Uma das maiores criações no estudo sociológico e antropológico no estudo da sociedade brasileira é a análise tendo em vista a preponderância do “Jeitinho brasileiro” presente em vários segmentos ao se observar as relações público-privadas no Brasil.
Em tempos de pandemia, esse discurso volta à tona por serem observadas diversas situações onde as regras rígidas impostas para a manutenção da saúde de todos são postas em suspensão em situações onde há abuso de autoridade ou simples violação impune de uma norma que deveria se aplicar a todos. A questão é: essa situação é realmente fruto de um chamado “jeitinho brasileiro”?
Construída sobre observações de autores como Gilberto Freyre, Sérgio Buarque de Holanda e Roberto DaMatta, a noção do “jeitinho” pressupõe uma característica comum de todo brasileiro, derivado de uma continuidade cultural luso-brasileiro. Sob uma ótica weberiana, pode se inferir que esse “culturalismo racial” (pois projeta uma característica cultural que seria comum a todos os brasileiros) se trataria de um tipo ideal, uma situação de estudo que desconsidera variáveis e noções como a própria dinâmica da dominação entre classe e intraclasses no contexto brasileiro.
A ideia da dominação como exercício
do poder para Weber quebra o conceito de jeitinho brasileiro, por não se tratar
de uma característica cultural comum a todos, mas sim uma forma de imposição de
vontades pessoais sobre outras pessoas ou grupos de pessoas. Por isso que o “jeitinho”

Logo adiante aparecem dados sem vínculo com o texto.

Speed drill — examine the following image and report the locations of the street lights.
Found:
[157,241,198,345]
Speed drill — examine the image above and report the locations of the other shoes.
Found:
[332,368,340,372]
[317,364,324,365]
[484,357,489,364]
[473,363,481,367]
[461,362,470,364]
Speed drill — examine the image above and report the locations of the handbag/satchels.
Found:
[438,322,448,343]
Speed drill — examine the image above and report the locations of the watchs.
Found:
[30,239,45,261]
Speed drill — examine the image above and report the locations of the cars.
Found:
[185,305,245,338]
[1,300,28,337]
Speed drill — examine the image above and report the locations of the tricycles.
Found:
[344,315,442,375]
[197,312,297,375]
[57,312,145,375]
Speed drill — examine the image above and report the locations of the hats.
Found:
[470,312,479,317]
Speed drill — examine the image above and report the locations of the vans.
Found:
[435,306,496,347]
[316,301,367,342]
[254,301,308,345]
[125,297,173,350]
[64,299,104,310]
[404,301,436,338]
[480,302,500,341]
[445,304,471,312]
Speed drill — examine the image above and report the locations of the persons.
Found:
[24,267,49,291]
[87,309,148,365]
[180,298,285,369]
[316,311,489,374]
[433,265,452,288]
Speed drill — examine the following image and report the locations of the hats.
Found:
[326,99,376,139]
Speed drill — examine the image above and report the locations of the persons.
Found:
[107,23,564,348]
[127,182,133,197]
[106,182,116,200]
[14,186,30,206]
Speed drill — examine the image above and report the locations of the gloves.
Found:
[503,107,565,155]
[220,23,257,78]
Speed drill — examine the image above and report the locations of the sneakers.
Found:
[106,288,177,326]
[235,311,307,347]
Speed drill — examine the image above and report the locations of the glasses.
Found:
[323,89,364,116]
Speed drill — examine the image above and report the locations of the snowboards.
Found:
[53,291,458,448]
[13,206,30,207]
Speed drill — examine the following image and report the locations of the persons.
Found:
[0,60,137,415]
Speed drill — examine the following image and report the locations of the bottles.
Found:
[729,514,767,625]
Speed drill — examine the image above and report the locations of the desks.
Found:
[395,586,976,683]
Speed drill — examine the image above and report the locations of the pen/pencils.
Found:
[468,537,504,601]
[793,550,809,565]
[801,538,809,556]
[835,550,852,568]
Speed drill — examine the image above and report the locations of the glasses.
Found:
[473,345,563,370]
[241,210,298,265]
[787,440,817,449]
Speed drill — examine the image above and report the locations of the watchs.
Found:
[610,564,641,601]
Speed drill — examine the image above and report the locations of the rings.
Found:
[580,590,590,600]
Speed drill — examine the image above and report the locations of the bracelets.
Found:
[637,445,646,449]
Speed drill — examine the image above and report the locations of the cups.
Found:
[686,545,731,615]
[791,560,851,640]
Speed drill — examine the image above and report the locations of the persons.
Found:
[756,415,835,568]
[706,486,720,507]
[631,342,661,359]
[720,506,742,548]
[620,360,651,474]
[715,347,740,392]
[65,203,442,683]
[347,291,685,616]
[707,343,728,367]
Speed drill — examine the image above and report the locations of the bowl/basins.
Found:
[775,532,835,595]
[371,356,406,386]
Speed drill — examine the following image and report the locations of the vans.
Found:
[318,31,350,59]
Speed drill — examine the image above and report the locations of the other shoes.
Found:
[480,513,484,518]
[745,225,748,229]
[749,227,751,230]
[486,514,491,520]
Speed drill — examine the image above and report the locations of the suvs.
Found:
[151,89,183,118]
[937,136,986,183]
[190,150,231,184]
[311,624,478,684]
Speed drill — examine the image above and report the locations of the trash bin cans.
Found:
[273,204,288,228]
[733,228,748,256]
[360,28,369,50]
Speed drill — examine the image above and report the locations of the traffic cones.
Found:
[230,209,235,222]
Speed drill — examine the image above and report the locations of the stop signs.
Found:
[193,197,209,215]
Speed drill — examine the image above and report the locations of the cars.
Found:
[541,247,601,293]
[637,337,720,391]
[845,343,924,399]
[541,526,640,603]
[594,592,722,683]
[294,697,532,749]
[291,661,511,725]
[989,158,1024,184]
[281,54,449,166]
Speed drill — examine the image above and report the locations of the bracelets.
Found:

aparece tão ligado a situações de suspensão do que se aplica a maioria para o
benefício pessoal do infrator. Todavia, é necessário ressaltar que essa
situação não é uma característica inerente de todo brasileiro, mas sim de quem
detém as formas de “legitimação” do seu poder e dominação, sendo ele brasileiro
ou não.
Tal como explica Jessé Souza em “A
elite do atraso”, essa legitimação ocorre quando o dominador detém o capital,
não somente em seu sentido econômico, mas também o capital cultural e o social
por exemplo, que justificam a dominação entre as diferentes classes sociais e
mesmo entre as pessoas da mesma classe social. Portanto, é impossível dizer que
existe um “jeitinho” inerente a toda a população brasileira, pois essa afirmação
desconsidera uma larga parcela de brasileiros “dominados” por não possuírem acesso
a nenhuma forma de capital.
Por fim, pode-se dizer que aqueles
que defendem a existência de um jeitinho brasileiro desconsideram a
multiplicidade de realidades que existem na sociedade brasileira, além de ter
uma visão preconceituosa de um povo por enxergar nele exclusivamente uma ótica
das relações de poder e dominação que estão presentes não apenas no Brasil, mas
sim em todas as sociedades humanas.
Fontes:
SOUZA,
Jessé. A elite do atraso. Rio de Janeiro: Estação Brasil, 2019.
WEBER,
Max. [Capítulo VII — § 7. As qualidades formais do direito revolucionariamente
criado. O direito natural e seus tipos, pp. 133-143]. Economia e Sociedade –
Fundamentos da Sociologia Compreensiva. Vol. 2. Brasília: Ed. da UnB:
Imprensa Oficial, 2004.
WEBER,
Max. “Os conceitos de poder e dominação” dominação”. In: Conceitos Básicos de
Sociologia. São Paulo: Centauro, 2002, p. 97-98.